Outro personagem que pode ser resgatado, embora no momento se encontre um pouco apagado, é o ministro da Justiça, Sérgio Moro. É possível que a decisão do STF reacenda a lembrança de que foi Moro que condenou Lula no processo do triplex do Guarujá. Não só Lula, mas dezenas de empresários até então intocáveis, dirigentes de partidos, parlamentares e burocratas de estatais. Não se deve esquecer ainda que foi Moro o maior responsável pelo impeachment de Dilma Rousseff. Ele divulgou o grampo de uma conversa entre Dilma e Lula, na qual a então presidente da República mandava a seu mentor o termo de posse na Casa Civil, o salvo-conduto para que não fosse preso. Tal grampo levou o ministro Gilmar Mendes a proibir a posse de Lula. Sem cargo no governo, Lula não pôde fazer nenhuma articulação política para salvar Dilma, que logo teria o mandato cassado.

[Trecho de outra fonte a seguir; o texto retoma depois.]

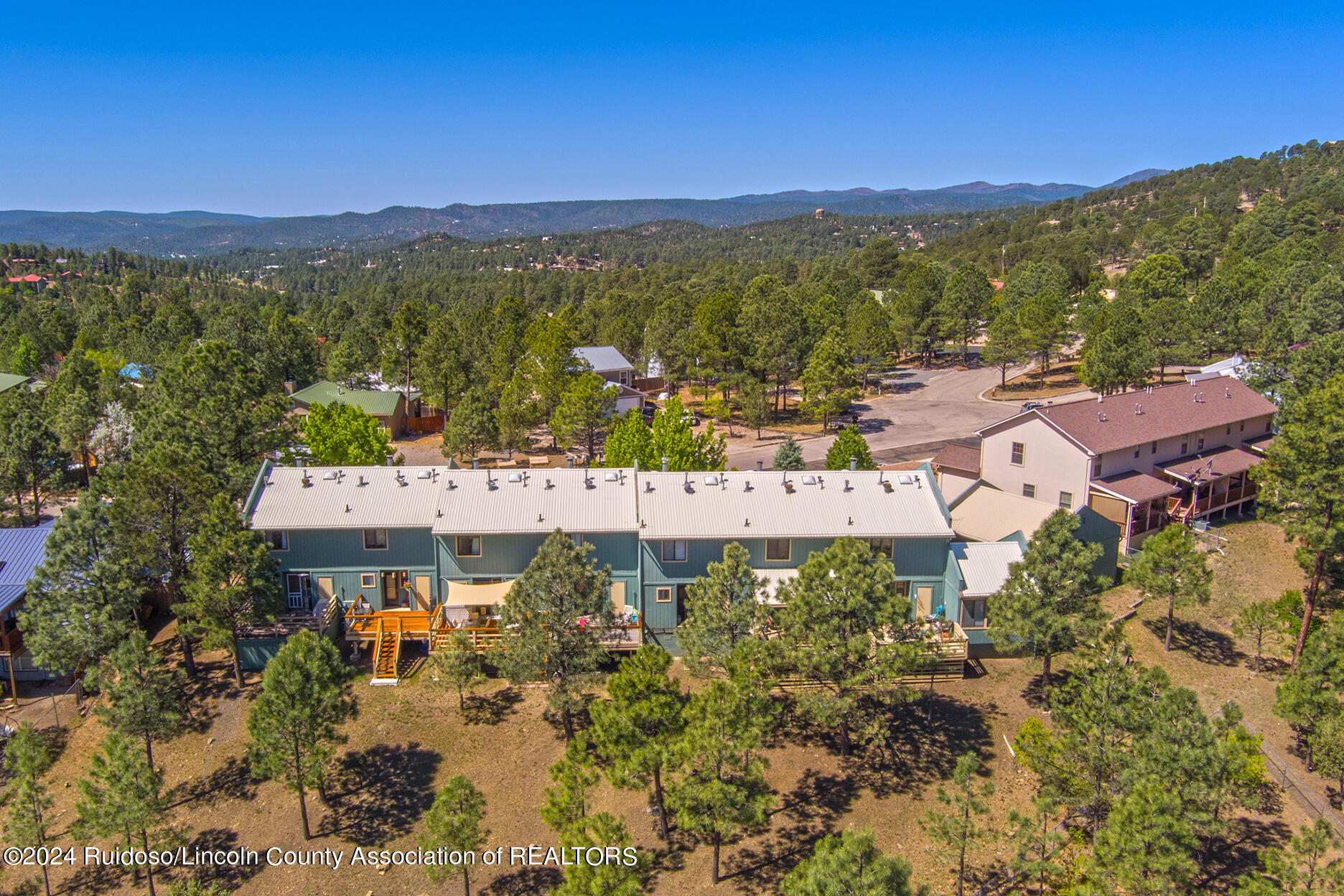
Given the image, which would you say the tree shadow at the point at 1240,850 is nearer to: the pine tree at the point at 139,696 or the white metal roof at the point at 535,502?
the white metal roof at the point at 535,502

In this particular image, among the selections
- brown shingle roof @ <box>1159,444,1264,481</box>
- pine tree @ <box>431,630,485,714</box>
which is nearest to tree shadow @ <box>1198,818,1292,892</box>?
pine tree @ <box>431,630,485,714</box>

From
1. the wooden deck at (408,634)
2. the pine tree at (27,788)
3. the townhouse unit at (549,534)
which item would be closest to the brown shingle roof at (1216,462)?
the townhouse unit at (549,534)

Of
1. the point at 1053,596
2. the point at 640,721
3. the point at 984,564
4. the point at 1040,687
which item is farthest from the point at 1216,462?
the point at 640,721

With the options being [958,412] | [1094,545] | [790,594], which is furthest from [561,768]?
[958,412]

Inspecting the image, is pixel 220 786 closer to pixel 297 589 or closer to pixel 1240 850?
pixel 297 589

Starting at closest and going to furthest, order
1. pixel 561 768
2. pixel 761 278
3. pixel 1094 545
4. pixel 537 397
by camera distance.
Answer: pixel 561 768 < pixel 1094 545 < pixel 537 397 < pixel 761 278

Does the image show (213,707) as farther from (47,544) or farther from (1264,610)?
(1264,610)

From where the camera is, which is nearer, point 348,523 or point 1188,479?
point 348,523
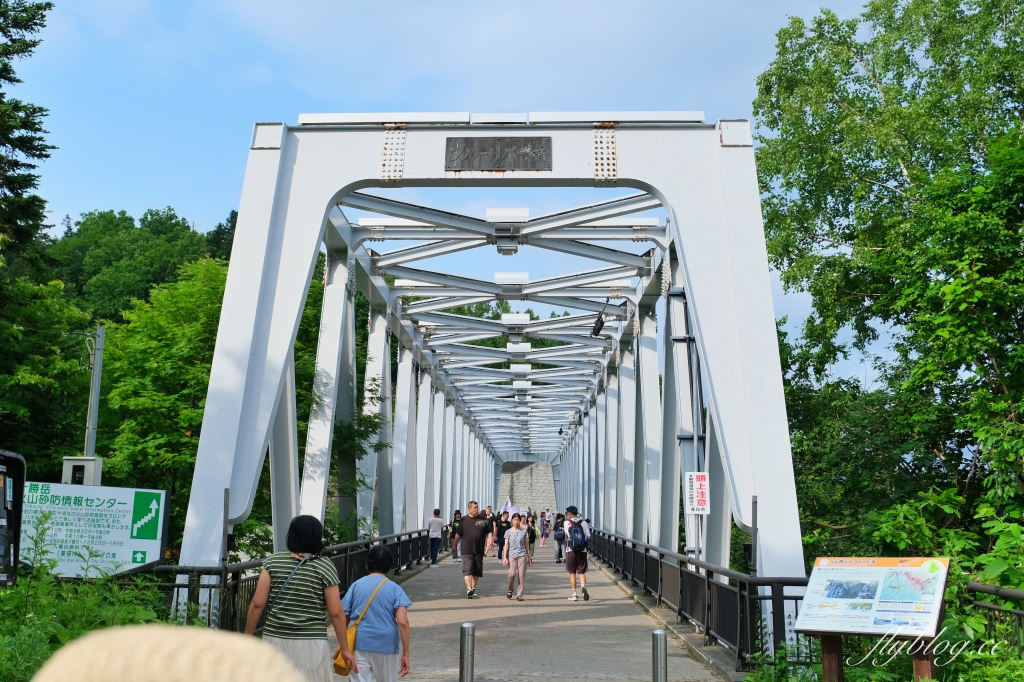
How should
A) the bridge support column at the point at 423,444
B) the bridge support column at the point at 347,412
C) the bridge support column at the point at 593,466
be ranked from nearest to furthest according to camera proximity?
the bridge support column at the point at 347,412
the bridge support column at the point at 423,444
the bridge support column at the point at 593,466

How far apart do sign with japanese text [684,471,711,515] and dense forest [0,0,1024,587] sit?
2.62 meters

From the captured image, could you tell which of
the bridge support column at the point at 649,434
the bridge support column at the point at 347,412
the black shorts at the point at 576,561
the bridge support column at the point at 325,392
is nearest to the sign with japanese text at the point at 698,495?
the black shorts at the point at 576,561

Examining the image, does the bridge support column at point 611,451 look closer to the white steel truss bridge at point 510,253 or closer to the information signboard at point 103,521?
the white steel truss bridge at point 510,253

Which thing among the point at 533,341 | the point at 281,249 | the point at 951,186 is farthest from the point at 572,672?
the point at 533,341

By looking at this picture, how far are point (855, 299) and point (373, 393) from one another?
1036cm

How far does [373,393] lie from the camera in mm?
18078

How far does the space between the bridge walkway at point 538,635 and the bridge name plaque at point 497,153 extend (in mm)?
5038

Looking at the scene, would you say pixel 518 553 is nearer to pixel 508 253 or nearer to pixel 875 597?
pixel 508 253

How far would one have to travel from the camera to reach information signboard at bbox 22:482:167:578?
7637mm

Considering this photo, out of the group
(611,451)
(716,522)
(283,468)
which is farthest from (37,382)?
(716,522)

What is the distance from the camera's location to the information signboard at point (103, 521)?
7637mm

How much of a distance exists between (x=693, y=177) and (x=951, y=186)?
21.6ft

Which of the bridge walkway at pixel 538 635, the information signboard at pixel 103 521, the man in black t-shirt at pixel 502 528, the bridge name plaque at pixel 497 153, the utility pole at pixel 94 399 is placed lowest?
the bridge walkway at pixel 538 635

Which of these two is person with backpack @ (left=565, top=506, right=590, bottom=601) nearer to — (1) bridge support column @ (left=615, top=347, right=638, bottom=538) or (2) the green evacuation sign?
(1) bridge support column @ (left=615, top=347, right=638, bottom=538)
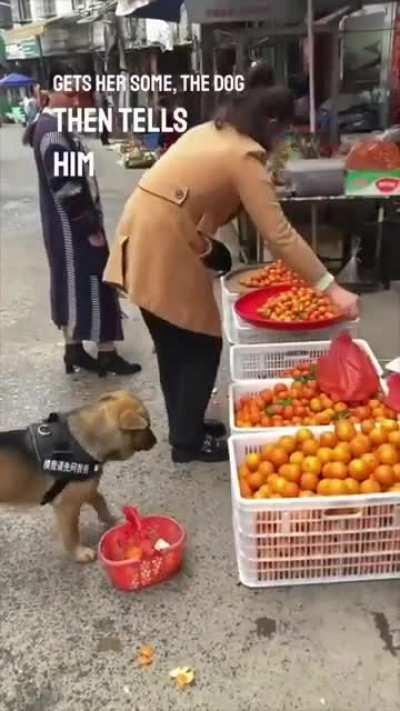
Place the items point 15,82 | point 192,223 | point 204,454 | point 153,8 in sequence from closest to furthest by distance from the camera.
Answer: point 192,223, point 204,454, point 153,8, point 15,82

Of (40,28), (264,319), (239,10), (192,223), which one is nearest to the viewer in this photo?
(192,223)

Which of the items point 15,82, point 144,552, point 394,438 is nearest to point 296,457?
point 394,438

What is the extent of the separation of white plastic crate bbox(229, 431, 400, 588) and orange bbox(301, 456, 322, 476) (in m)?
0.15

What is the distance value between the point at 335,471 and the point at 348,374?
63 cm

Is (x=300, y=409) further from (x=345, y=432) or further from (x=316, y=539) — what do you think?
(x=316, y=539)

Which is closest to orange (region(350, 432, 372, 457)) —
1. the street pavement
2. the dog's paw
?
the street pavement

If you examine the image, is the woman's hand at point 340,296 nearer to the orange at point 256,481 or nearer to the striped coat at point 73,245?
the orange at point 256,481

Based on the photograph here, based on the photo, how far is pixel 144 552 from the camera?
260cm

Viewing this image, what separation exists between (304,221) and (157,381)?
2.34 metres

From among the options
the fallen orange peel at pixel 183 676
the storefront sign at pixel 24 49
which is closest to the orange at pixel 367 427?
the fallen orange peel at pixel 183 676

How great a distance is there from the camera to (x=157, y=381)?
4.40 meters

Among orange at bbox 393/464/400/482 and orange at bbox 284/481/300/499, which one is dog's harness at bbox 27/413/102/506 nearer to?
orange at bbox 284/481/300/499

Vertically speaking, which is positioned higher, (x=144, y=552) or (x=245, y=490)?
(x=245, y=490)

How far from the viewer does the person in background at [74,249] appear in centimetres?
390
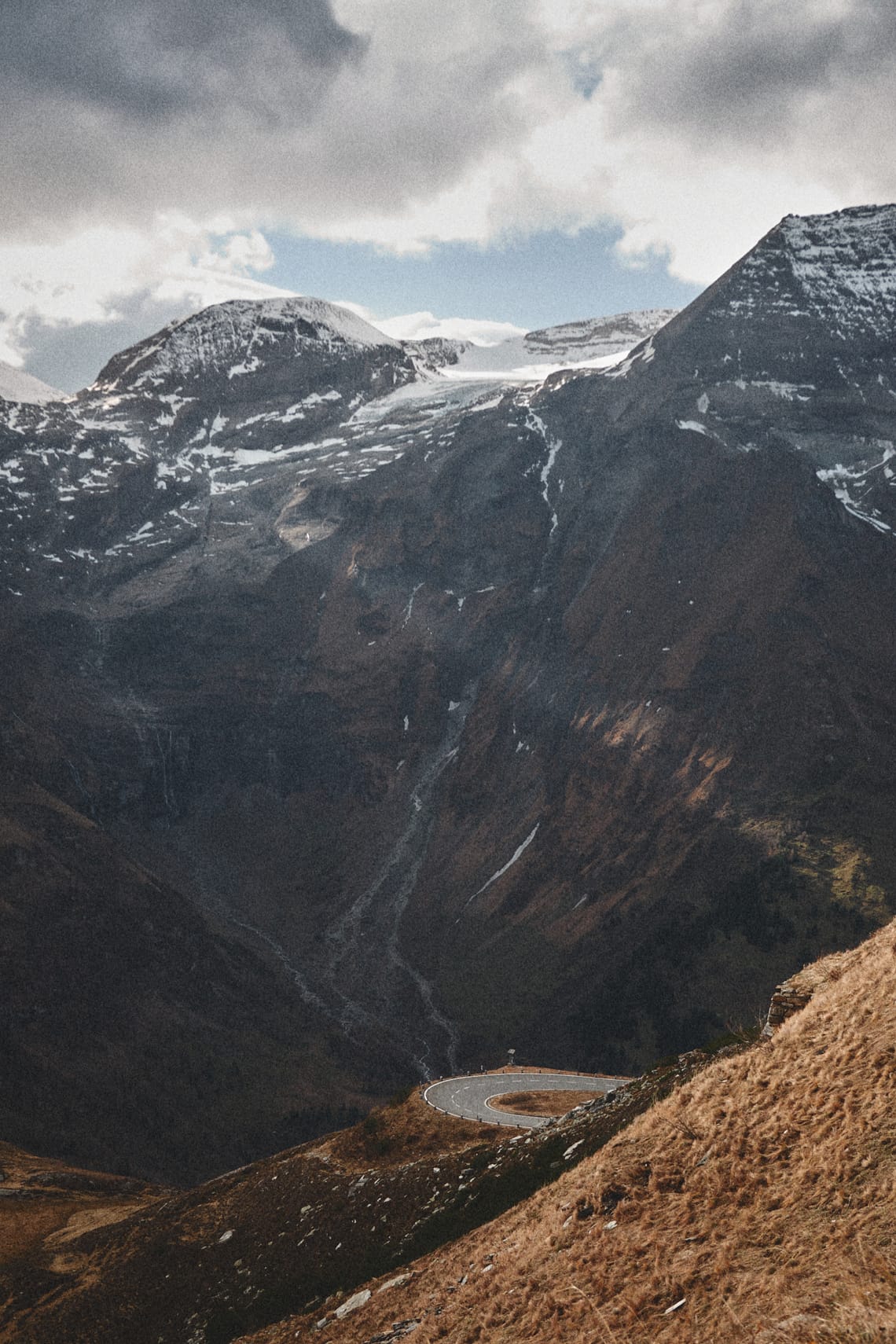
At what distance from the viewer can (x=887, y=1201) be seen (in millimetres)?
Answer: 18953

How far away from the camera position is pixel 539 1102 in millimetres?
75375

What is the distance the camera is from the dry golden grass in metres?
72.8

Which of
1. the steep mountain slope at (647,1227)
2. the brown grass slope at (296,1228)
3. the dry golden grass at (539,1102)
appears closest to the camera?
the steep mountain slope at (647,1227)

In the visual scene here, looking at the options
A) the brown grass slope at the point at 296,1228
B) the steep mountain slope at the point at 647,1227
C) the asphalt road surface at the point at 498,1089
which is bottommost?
the asphalt road surface at the point at 498,1089

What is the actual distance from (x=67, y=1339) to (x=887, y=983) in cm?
4803

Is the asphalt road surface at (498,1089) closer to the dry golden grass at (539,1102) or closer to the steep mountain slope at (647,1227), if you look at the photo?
the dry golden grass at (539,1102)

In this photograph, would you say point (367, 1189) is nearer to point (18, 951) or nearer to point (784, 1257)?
point (784, 1257)

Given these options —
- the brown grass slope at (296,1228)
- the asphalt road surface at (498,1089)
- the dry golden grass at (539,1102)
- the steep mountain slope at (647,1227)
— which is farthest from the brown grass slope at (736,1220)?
the dry golden grass at (539,1102)

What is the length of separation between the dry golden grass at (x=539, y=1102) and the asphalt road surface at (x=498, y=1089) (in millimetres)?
833

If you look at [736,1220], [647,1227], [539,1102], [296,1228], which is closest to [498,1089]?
[539,1102]

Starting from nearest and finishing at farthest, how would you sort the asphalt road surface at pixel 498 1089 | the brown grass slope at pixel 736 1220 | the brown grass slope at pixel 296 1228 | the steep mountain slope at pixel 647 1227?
the brown grass slope at pixel 736 1220 → the steep mountain slope at pixel 647 1227 → the brown grass slope at pixel 296 1228 → the asphalt road surface at pixel 498 1089

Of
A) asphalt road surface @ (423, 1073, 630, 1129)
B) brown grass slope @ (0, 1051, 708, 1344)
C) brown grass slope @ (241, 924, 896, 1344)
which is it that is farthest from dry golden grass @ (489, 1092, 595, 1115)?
brown grass slope @ (241, 924, 896, 1344)

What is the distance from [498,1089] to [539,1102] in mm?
8454

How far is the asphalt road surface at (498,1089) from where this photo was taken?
227 ft
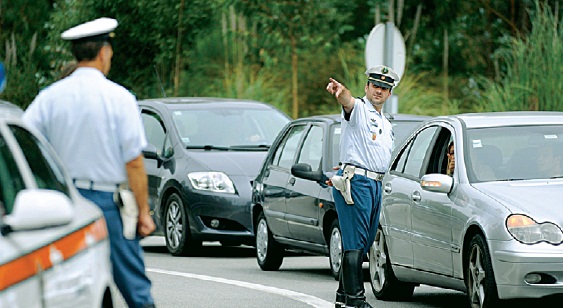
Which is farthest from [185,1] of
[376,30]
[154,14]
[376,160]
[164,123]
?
[376,160]

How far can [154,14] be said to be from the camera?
29344mm

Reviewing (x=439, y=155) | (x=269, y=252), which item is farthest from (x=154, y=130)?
(x=439, y=155)

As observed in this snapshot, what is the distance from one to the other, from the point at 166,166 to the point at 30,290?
12656 millimetres

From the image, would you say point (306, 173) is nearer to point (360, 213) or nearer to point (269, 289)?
point (269, 289)

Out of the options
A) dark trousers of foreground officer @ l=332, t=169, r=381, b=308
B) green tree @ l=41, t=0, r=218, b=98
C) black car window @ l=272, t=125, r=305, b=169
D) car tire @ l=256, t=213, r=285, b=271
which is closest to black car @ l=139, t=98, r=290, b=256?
black car window @ l=272, t=125, r=305, b=169

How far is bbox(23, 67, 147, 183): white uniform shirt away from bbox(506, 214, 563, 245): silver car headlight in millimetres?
3494

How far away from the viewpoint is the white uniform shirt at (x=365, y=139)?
35.0 feet

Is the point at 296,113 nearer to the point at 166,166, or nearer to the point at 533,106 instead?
the point at 533,106

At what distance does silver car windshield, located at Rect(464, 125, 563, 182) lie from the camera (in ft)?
36.4

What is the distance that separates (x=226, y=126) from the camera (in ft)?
61.9

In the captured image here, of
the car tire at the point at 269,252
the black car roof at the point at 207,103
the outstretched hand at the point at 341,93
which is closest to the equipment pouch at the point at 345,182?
the outstretched hand at the point at 341,93

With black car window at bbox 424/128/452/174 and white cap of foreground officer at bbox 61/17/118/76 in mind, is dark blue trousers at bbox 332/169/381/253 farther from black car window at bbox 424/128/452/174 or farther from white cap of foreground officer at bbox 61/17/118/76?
white cap of foreground officer at bbox 61/17/118/76

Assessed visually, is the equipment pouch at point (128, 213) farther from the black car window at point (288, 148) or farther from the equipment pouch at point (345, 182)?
the black car window at point (288, 148)

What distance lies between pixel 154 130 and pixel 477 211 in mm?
8994
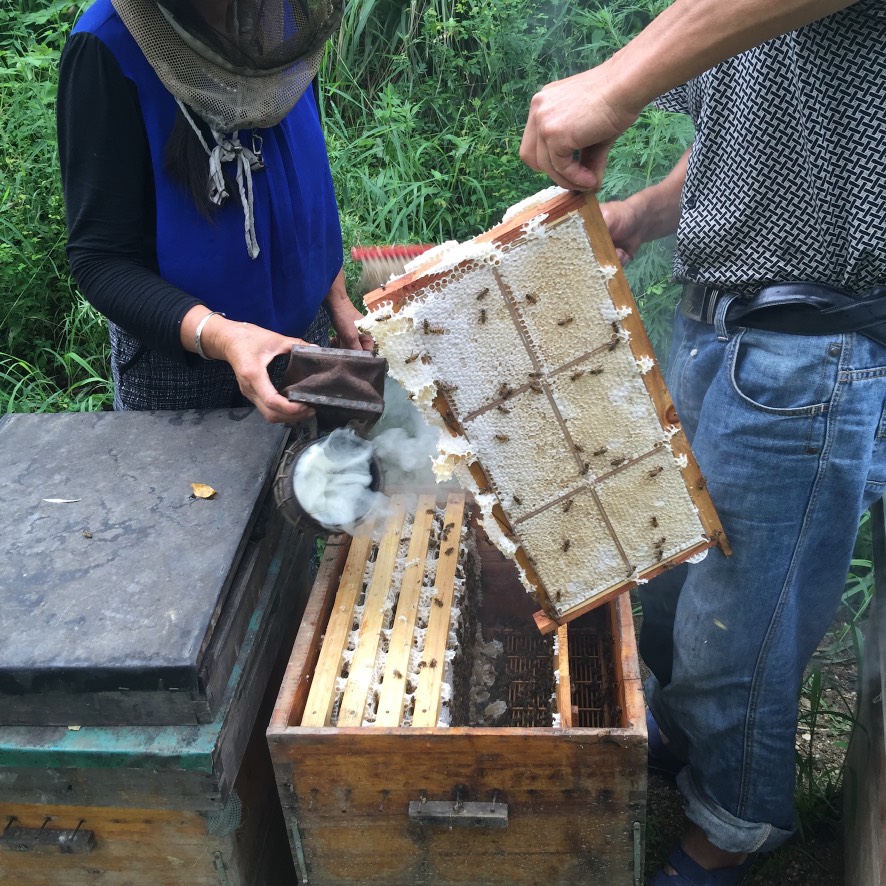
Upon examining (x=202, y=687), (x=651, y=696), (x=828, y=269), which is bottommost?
(x=651, y=696)

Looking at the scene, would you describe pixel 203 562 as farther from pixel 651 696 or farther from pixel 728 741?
pixel 651 696

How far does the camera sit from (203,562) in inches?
76.0

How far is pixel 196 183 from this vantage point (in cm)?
224

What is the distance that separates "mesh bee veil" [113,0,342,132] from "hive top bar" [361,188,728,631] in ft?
2.52

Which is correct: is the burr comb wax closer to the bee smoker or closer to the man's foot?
the bee smoker

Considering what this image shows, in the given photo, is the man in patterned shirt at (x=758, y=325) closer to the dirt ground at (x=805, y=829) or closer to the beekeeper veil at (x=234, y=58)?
the dirt ground at (x=805, y=829)

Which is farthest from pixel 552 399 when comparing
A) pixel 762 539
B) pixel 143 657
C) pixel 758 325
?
pixel 143 657

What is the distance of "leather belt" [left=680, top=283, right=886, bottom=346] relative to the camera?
5.81 ft

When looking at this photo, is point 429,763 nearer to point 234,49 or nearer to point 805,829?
point 805,829

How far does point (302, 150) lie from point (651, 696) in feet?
6.51

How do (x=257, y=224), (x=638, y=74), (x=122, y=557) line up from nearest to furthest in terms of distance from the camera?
(x=638, y=74) < (x=122, y=557) < (x=257, y=224)

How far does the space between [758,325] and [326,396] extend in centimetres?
97

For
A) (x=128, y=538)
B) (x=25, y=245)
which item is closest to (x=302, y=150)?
(x=128, y=538)

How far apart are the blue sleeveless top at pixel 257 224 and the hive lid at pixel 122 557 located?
349 mm
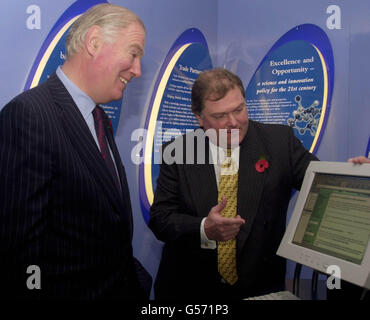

A respeito de Moro, Jair Bolsonaro aproveitou ontem cerimônia de formatura de policiais federais para dizer que se não fosse o ex-juiz de Curitiba ele não estaria ali como presidente da República. “Parte do que acontece na política do Brasil devemos a Sérgio Moro”, afirmou. Nada mais verdadeiro. Para, em seguida, dizer essa frase enigmática, que pode ser interpretada de várias maneiras: “Ele (Moro) estava cumprindo uma missão. Se a missão não fosse bem cumprida eu também não estaria aqui”. Bolsonaro é outro personagem político que tende a se manter em evidência por causa da decisão do STF. Ainda encarado como o “anti-PT” e o “anti-Lula”, ele vai aguardar a forma como se comportará o ex-presidente. Se Lula radicalizar o discurso, ficará à vontade para também radicalizar o seu e tentar tirar o mesmo proveito do antagonismo com os petistas que tirou na eleição de 2018.